Clearing out my parents flat has given me a good focus and cleared out space for Jennie too, and I can now think of her without the anger and confusion about her death itself, rather I’m sad that we won’t have more memories to build which feels like a more normal form of grief (if there is such a thing).

Not quite closure then, but a definite beginning of an end. Grief is not linear but it’s shape and it’s patterns have changed for me this past week, as hard as it was.

And so, we move on.

Life moves onwards

Vera, our motorhome, has been an absolute boon this past month or so. We’ve managed to get away a couple of times now, not far but far enough that I can feel the calm release of tension descend upon me as we park up for the night. One advantage of where we live, drive for an hour or so and you can be literally in the middle of nowhere. Glorious.

I joined a new company at the end of last year and it too is going well, I’m starting to get a better grasp on the massive project I’m working on, and don’t quite feel like the ‘dumb’ new guy any more.

We’ve also had the official confirmation that we can sell my Mum’s old flat (which we are still clearing!) so that’s something positive, or at least a bit of closure.. or something. I dunno, it’s just a ‘thing that needs done’ but I know the emotional release when it finally sells will come too.

And given the past few months I’ve started to get some counselling, early days but I know from past experience it will be good for me and no doubt leave me better off than I was in the first place.

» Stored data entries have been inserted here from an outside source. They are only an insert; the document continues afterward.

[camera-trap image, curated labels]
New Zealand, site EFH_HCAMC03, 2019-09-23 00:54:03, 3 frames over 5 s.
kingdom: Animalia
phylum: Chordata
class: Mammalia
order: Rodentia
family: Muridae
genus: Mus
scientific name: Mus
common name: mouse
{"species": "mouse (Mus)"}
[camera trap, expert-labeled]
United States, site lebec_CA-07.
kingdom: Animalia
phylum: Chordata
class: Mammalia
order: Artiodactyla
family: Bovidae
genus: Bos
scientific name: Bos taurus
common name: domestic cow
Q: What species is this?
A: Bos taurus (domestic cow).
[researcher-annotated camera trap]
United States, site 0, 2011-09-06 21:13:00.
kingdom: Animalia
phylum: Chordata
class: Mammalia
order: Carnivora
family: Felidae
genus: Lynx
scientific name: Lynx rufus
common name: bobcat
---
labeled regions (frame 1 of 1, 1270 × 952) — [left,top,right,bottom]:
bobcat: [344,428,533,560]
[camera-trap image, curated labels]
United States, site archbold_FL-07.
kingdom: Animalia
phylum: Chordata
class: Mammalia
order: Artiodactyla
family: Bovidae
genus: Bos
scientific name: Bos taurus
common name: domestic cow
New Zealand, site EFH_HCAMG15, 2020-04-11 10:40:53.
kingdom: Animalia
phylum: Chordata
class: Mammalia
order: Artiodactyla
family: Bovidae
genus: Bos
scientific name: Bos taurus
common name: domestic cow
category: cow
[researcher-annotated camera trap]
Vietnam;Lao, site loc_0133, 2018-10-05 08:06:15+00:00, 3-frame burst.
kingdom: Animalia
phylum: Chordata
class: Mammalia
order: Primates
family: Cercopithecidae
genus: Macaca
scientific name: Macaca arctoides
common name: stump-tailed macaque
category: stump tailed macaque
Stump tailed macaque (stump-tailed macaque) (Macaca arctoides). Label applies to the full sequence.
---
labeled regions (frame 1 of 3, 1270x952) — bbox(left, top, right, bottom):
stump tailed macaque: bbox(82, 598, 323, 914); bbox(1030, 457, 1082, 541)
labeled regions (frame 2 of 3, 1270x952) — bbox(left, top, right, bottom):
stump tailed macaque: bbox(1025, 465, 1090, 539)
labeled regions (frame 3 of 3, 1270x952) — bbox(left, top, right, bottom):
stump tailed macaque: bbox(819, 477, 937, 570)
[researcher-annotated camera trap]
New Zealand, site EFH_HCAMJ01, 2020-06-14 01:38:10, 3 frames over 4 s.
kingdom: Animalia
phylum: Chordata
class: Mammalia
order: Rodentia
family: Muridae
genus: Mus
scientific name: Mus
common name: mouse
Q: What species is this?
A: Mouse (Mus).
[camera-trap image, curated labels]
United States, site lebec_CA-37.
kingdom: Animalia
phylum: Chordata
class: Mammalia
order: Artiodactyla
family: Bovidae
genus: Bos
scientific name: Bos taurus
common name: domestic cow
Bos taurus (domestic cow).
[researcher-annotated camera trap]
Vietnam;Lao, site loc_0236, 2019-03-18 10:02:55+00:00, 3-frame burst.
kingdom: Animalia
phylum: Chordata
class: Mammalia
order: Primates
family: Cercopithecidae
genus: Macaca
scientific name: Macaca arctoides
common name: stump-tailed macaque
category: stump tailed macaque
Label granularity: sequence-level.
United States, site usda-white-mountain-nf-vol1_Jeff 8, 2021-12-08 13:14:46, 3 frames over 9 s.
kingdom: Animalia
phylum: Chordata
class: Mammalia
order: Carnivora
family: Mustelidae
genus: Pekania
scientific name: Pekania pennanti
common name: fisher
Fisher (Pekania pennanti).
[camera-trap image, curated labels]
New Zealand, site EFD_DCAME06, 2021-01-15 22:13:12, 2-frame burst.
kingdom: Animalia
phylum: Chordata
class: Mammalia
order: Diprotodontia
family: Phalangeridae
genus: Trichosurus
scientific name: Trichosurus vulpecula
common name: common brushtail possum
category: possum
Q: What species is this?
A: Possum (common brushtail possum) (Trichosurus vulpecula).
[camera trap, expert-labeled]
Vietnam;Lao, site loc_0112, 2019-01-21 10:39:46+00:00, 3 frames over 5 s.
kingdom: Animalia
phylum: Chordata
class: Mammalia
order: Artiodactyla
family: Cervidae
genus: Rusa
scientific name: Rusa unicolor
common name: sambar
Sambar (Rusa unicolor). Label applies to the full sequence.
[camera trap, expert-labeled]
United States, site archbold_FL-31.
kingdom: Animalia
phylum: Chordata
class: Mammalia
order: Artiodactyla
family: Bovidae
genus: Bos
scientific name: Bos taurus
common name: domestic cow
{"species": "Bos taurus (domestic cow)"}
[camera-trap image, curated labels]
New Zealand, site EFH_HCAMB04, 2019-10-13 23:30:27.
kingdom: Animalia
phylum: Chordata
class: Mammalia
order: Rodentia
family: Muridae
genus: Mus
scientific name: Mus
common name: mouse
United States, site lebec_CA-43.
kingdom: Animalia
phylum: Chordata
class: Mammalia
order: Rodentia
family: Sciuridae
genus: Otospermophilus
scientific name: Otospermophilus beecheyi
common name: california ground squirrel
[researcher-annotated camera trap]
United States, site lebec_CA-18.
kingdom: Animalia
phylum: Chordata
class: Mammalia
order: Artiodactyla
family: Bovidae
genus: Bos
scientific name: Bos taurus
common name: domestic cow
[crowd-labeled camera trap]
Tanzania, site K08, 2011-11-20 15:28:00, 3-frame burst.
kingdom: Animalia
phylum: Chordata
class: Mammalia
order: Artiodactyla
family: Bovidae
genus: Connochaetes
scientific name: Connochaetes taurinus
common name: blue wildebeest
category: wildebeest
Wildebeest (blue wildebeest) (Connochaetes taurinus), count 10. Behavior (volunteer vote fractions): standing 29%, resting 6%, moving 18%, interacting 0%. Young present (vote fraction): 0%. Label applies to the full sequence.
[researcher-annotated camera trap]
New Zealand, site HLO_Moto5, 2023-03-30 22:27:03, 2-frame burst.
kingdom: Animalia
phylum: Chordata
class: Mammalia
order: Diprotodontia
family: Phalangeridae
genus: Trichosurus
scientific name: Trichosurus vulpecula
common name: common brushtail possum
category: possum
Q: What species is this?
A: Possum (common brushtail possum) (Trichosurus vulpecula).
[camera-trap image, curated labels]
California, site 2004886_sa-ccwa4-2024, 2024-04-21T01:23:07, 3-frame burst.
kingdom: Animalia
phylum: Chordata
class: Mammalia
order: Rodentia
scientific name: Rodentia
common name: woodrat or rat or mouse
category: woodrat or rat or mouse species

Throughout all of this, my little family has been the rock I’ve held clung on to; my amazing wife who has been a constant source of support, silliness, and encouragement and who has gotten me through each day even though I know she’s grieving too. And my beautiful, smart, daring, thoughtful son, a constant tonic who makes me belly laugh as much as he raises my blood pressure as he careers off down another hill on his bike. He is an absolute joy and we know how lucky we are that, on the whole, he’s a very even tempered wee guy who sleeps all night and rarely has a major breakdown/tantrum. 

He’s 3.5 yrs old now, and yesterday I removed all the baby gates on the stairs and his room given that for the past couple of weeks he’s being walking up and down them to go to the toilet (standing up!) all by himself anyway. 

And as usual my friends have been a wonderful constant. A day with my closest friends watching the first F1 Grand Prix of the season was a true tonic for my sould.

So, for the first time in several weeks, I’ve started looking ahead with hope. We have holidays planned, we have a roof over our heads, food in the cupboards and so much love surrounds me that I can’t help but be optimistic.

There will be harder days ahead, but I know I will perserevre through those too.